In the Gospel, we hear of a widow who put her last two coins, a small sum, into the Temple treasury. Jesus comments that, in contrast to those who gave from their surplus, she gave “all she had to live on.” A great act of faith in God's providence.

The author of Hebrews speaks about the superiority of Jesus’s sacrifice to the many sacrifices in the Temple. Jesus through his death and resurrection opens up to humankind eternal life.

I remembered a newspaper photographer sharing a scene after a devastating earthquake. A long line of people waited for food. Finally, only one banana was left. A girl divided it into three parts for three other children, and she licked the inside of that banana peel. “In that moment I swear I saw the face of God!” wrote the photographer.

Yes, the word of God challenges us to ask ourselves: do we reveal the face of God to one another? As missionary disciples of Jesus, we ought to show the face of God every day, especially living the beatitudes that Matthew sums up so splendidly in Chapter 5 of his Gospel. I would like to think Jesus would say this about us.

If you’re working to pay the bills but making time to be with your children, blessed are you. You may never own a big vacation home, but heaven will be yours.

If you happily give your time to serve, and befriend the unpopular, the lost, blessed are you. Count God among your friends.
If you are overwhelmed caring for an ill relative, blessed are you.
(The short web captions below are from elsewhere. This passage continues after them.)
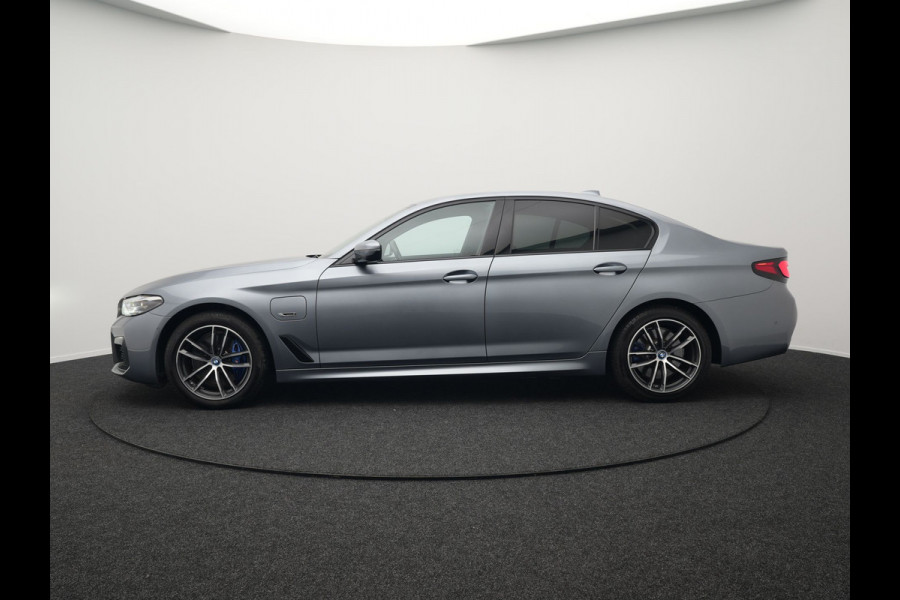 BMW 5 Serie 530e M Sport LCI Plug In Hybrid | PHEV | Harman Kardon | Carplay | Sfeerverlichting | Electrische Alcantara Sportstoelen | Stuur/Stoel Verwarming |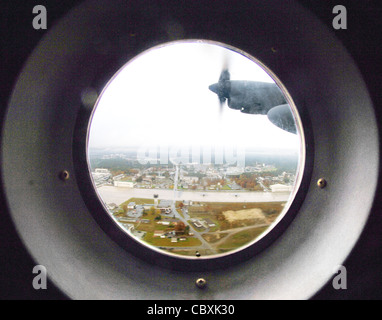 Nach seinem offiziellen Abflug vom 2. November 2009 von der Ramstein Air Base, Deutschland, fährt der letzte C-130E Hercules Tail No. 1299 nach Osten in Richtung Polen, wo das 38 Jahre alte Flugzeug den Dienst für die polnische Luftwaffe aufnehmen wird. Die C-130 wird im Rahmen eines Partnerschaftsprogramms zwischen den USA und Polen auf dem Flugplatz Powadz ihren Sitz haben. Stockfoto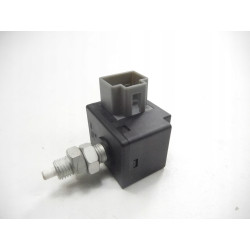 WŁĄCZNIK ŚWIATEŁ STOP HYUNDAI KIA OE 93810 4DR0AQQH
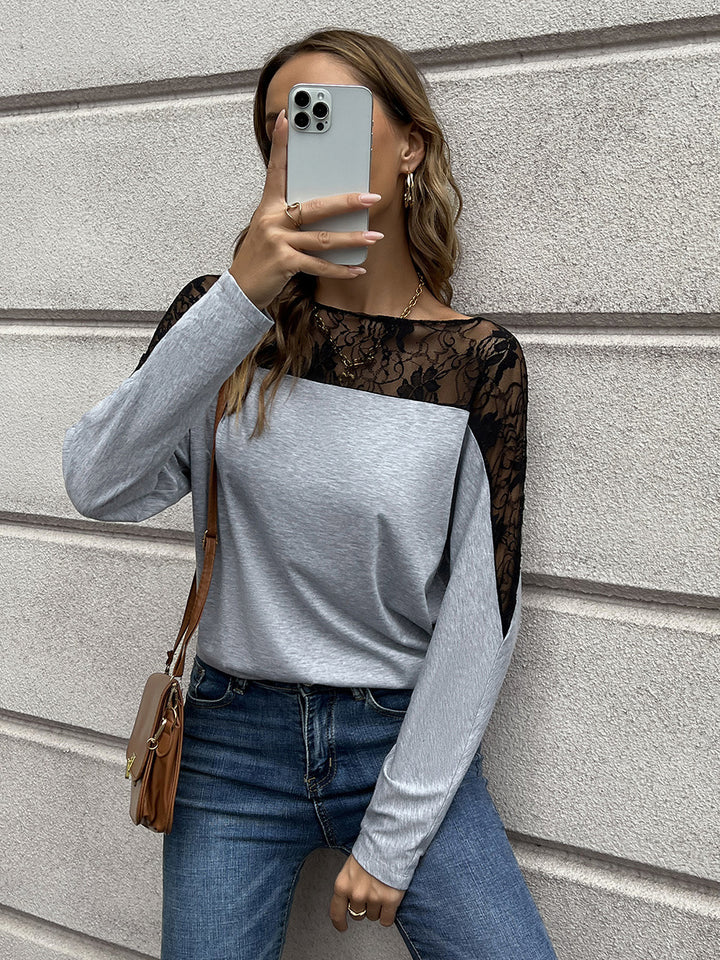 T-shirt for women with lace and trendy cut Lune London
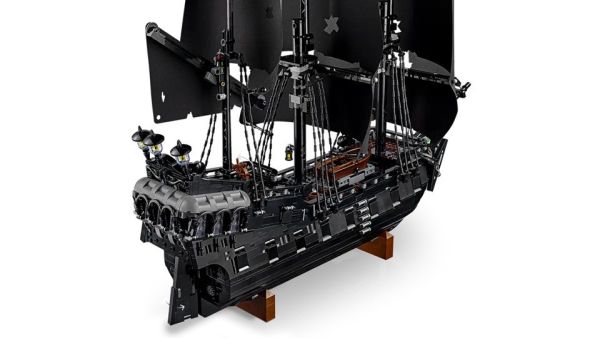 預購10月 LEGO 樂高 史傑克船長的海盜船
One day your sorrow will be transformed into joy.

If you refuse to compromise your integrity and ethics, refuse to rationalize that “everyone does it,” blessed are you – you will triumph.

If you try to understand others and make things work for the good, if you listen and console, if you manage to heal wounds and build bridges; if you can see the good in everyone and seek the good for everyone: rejoice and be glad. Jesus says you are the blessed of God. In the end, heaven is yours.